Many other costs and fees are subtly woven into fund expenses which are outlined below:

  • 12b-1 fees are distribution fees which are commissions to brokers selling a fund.

  • Annual expenses.

  • Sales commission front or back end loads.

  • Fund of fund loads which occur when a mutual fund holds shares of another fund.

These fees can be as low as a few tenths of a percent or as high several percent, depending on how long an investor holds the fund, whether the fund is actively or passively managed, and what the fund directors determine to maximize.
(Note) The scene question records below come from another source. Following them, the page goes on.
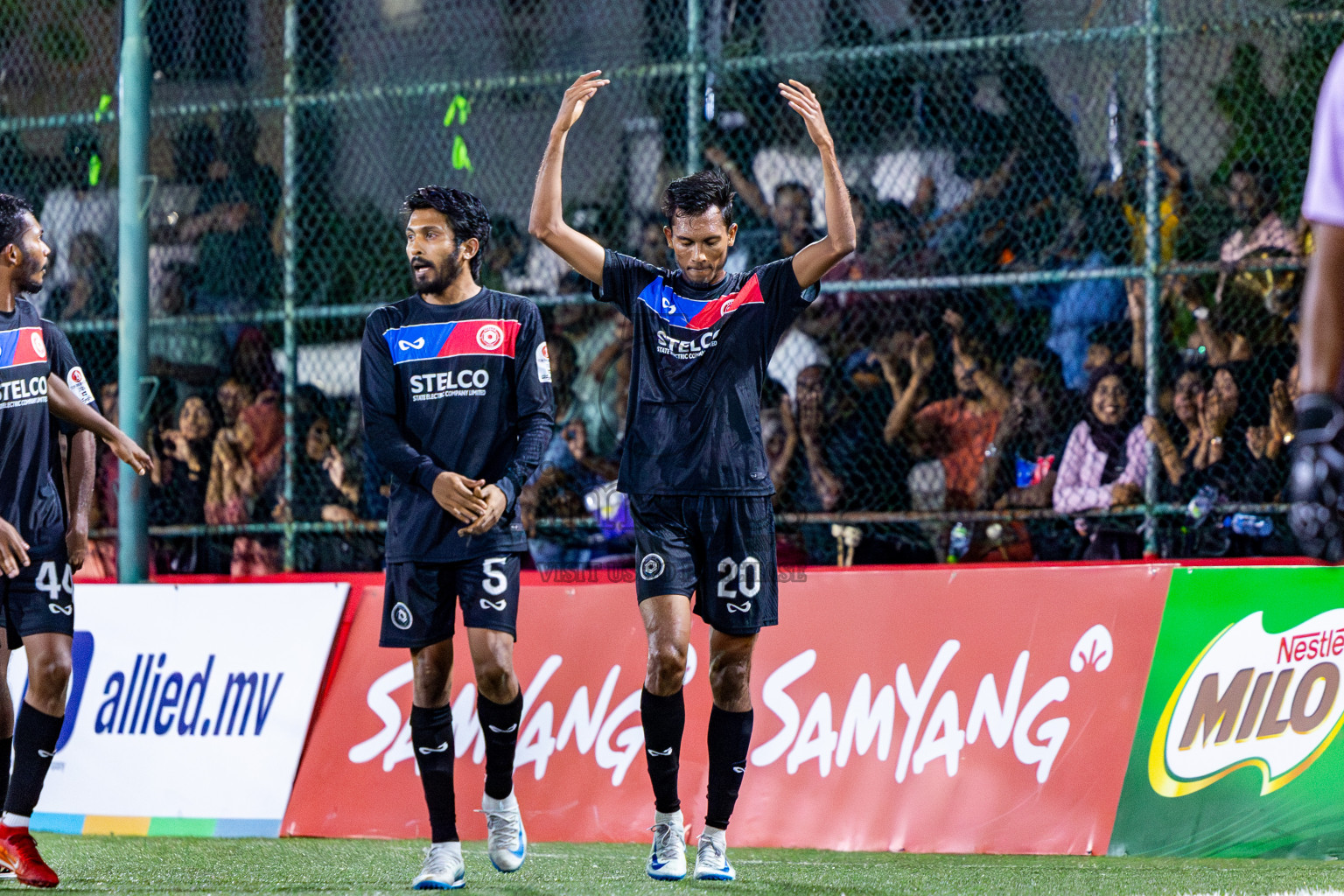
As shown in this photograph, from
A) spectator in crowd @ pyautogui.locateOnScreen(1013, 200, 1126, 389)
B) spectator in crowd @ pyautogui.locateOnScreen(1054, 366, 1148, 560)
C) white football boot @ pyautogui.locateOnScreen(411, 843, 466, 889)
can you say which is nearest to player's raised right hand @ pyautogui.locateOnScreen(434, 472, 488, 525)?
white football boot @ pyautogui.locateOnScreen(411, 843, 466, 889)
Evaluating Investment Managers

Finding an investment professional to actively manage one’s investments is neither easy nor riskless. For third party money managers, there is a track record but there is also the volatility and turnover risk as well as an impersonal relationship. Referrals from satisfied clients are also possible, but of course this is anecdotal evidence. There is the survivability criteria which assumes that managing investments is an acquired skill and those that have been in the asset management industry for a longer period have learned a lot of lessons. Credentials such as a CPA or CFA are signs of a longer term commitment to the financial industry, but of course, these also have a cost that must at some point be recovered. Additionally, one can judge investment professionals based upon their fee structures. Too high or too low a fee is sign that the advisory fee structure is skewed or unreasonable. There is also the background information that the SEC and other institutions hold on all investment professionals which can be obtained either on line or by request. Finally, potential clients should interview the investment manager if possible to assess their common values, trustworthiness and competency. The more degrees of separation between the client and the manager, the more likely that important client criteria may not be considered in investment decisions. Most clients approach this decision based on some or all of these criteria.

Summary:

Personal, active financial portfolio managers, such as KENETEX Wealth Management, have the ability to manage portfolios on a personalized, custom basis to minimize trading cost, optimize investment selection and social responsibility, reduce inherent institutional costs and provide a valuable service to investors intent on managing their wealth.